▶ **Reading text**:
^^^^

Carbonic Anhydrase Inhibitors including, without limitation, acetazolamide, dichlorphenamide, methazolamide, brinzolamide, dorzolamide, and the like;
Cholinergic Agonists including, without limitation, direct acting cholinergic agonists such as carbachol, pilocarpine hydrochloride, pilocarbine nitrate, pilocarpine, and the like;
Chlolinesterase inhibitors such as demecarium, echothiophate, physostigmine, and the like;
Glutamate Antagonists and other neuroprotective agents such as Ca²⁺ channel blockers such as memantine, amantadine, rimantadine, nitroglycerin, dextrophan, detromethorphan, CGS-19755, dihydropyridines, verapamil, emopamil, benzothiazepines, bepridil, diphenylbutylpiperidines, diphenylpiperazines, HOE 166 and related drugs, fluspirilene, eliprodil, ifenprodil, CP-101,606, tibalosine, 2309BT, and 840S, flunarizine, nicardipine, nifedimpine, nimodipine, barnidipine, verapamil, lidoflazine, prenylamine lactate, amiloride, and the like;
Additional prostamides or pharmaceutically acceptable salts or prodrugs thereof;
Prostaglandins including travoprost, UFO-21, chloprostenol, fluprostenol, 13,14-dihydro-chloprostenol, isopropyl unoprostone, latanoprost and the like; and
Cannabinoids including CB1 agonists such as WIN-55212-2 and CP-55940 and the like.
For treatment of diseases affecting the eye, the disclosed compositions can be administered topically or as ocular implants.
Pharmaceutical compositions can be prepared by combining a therapeutically effective amount of bimatoprost, brimonidine and timolol according to the present disclosure, or pharmaceutically acceptable acid addition salts thereof, as active ingredients, with conventional ophthalmically acceptable pharmaceutical excipients, and by preparation of unit dosage forms suitable for ocular use. The therapeutically efficient amount will vary with the activity of the active ingredients; however, typically in combination will be between 0.0001 and 20% (w/v), between 0.0001 and 10% (w/v), between 0.0001 and 5% (w/v), between 0.0005 and 3% (w/v), between 0.00075 and 2% (w/v), between 0.001 and 1.0% (w/v), between 0.2 and 1.0% (w/v), between 0.5 and 1.0%(w/v), 0.85%(w/v) or 0.843% (w/v) of the composition. The compositions can be prepared as follows:

1. Add quantity of water i.e. approximately 70% of the batch size in a chosen stainless steel vessel.
2. Add Sodium Phosphate Dibasic Heptahydrate to step 1 under mechanical stirring and mix until dissolved.
3. Add Citric Acid Monohydrate to step 2 under stirring and mix until dissolved.
4. Add Sodium Chloride to step 3 under stirring and mix until dissolved.
5. Add bimatoprost to step 4 under stirring and mix until a clear solution is obtained.

^^^^

▶ **Exercise instructions**:
1. Reproduce word for word the part of the ophthalmic composition text that runs from "2. Add Sodium" to "solution is obtained.".
2. Answer these questions from the ophthalmic composition text:
(a) Which two CB1 agonists does it name?
(b) In what two ways can the compositions be administered for diseases affecting the eye?
(c) In step 1, about what percentage of the batch size is the water added?

^^^^

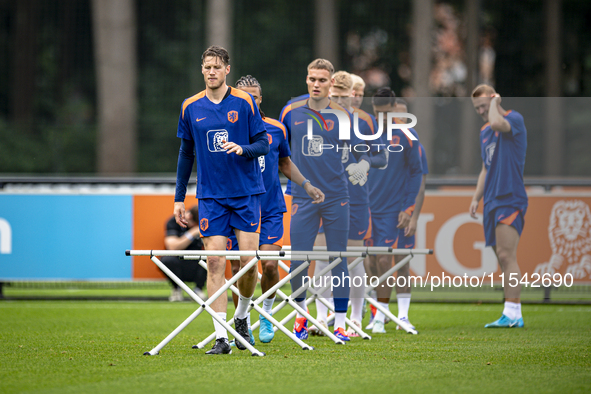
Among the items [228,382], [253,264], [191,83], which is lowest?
[228,382]

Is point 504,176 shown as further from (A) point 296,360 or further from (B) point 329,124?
(A) point 296,360

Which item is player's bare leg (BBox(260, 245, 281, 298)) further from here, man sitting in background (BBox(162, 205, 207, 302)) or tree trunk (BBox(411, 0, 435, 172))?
tree trunk (BBox(411, 0, 435, 172))

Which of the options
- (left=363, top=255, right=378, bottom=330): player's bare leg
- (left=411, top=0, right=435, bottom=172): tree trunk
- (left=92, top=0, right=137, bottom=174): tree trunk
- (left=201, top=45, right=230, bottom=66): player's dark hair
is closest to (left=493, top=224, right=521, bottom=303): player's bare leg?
(left=363, top=255, right=378, bottom=330): player's bare leg

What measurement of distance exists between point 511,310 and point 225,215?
3434mm

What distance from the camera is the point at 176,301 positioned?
9.88 m

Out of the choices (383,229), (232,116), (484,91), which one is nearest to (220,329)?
(232,116)

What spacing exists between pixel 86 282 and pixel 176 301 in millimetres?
1184

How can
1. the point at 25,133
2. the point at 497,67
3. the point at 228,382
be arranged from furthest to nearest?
the point at 497,67 → the point at 25,133 → the point at 228,382

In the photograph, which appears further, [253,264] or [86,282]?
[86,282]

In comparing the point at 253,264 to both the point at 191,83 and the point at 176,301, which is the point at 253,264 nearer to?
the point at 176,301

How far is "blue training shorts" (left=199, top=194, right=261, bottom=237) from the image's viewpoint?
546 centimetres

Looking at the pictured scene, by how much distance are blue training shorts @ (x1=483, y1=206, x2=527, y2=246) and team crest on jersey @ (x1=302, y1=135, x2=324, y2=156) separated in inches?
84.3

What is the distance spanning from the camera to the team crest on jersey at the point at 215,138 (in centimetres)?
545

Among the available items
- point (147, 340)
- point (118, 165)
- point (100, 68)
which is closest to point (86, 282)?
point (147, 340)
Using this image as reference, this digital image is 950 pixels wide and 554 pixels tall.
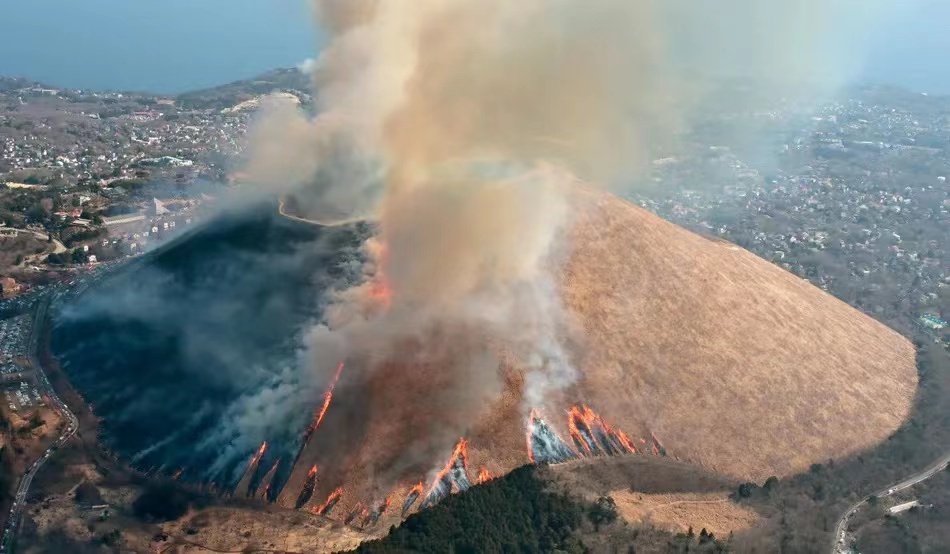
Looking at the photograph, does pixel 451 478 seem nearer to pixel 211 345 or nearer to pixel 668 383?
pixel 668 383

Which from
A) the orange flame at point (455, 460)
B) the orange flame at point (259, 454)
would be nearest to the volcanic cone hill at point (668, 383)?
the orange flame at point (455, 460)

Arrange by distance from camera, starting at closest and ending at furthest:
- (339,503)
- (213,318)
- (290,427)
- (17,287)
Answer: (339,503) < (290,427) < (213,318) < (17,287)

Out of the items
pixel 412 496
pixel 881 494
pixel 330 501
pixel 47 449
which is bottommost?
pixel 881 494

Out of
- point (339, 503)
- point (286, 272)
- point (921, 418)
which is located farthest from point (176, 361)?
point (921, 418)

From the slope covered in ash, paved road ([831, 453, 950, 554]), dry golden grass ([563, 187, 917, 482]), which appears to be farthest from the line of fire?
paved road ([831, 453, 950, 554])

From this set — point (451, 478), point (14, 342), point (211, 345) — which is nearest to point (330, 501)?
point (451, 478)

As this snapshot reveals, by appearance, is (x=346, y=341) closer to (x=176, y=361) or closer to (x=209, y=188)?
(x=176, y=361)
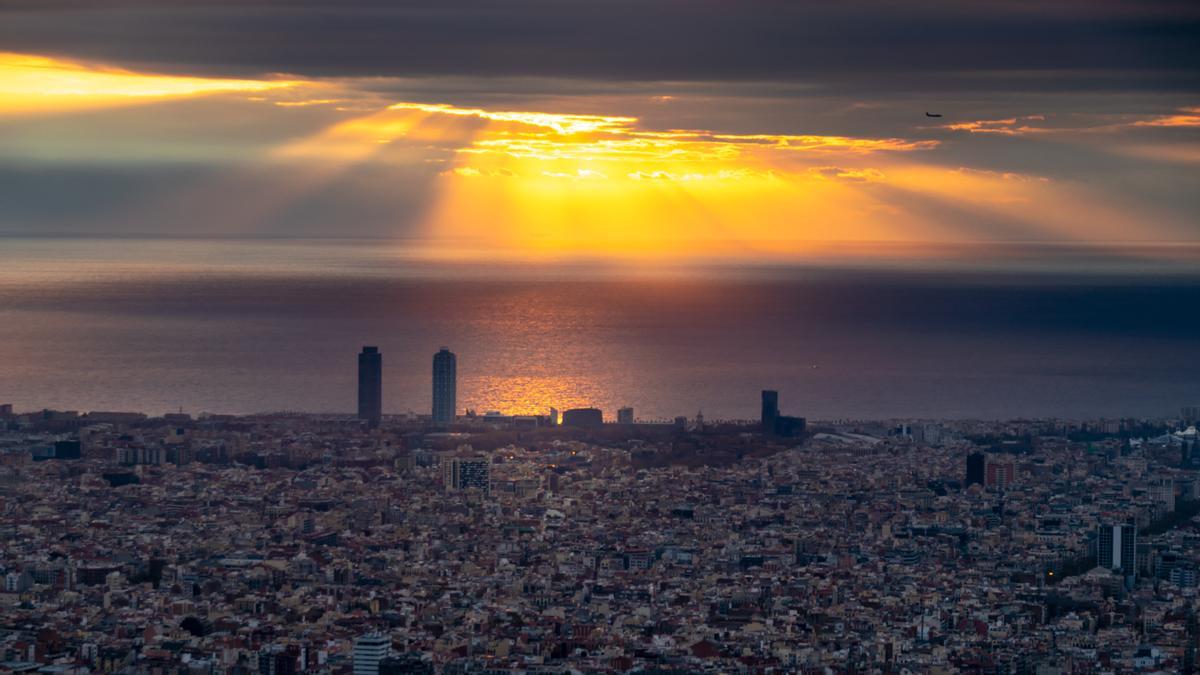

^^^^

▶ **Replies**:
1.
2. Add Sodium Phosphate Dibasic Heptahydrate to step 1 under mechanical stirring and mix until dissolved.
3. Add Citric Acid Monohydrate to step 2 under stirring and mix until dissolved.
4. Add Sodium Chloride to step 3 under stirring and mix until dissolved.
5. Add bimatoprost to step 4 under stirring and mix until a clear solution is obtained.

2.
(a) WIN-55212-2 and CP-55940
(b) Topically or as ocular implants
(c) Approximately 70%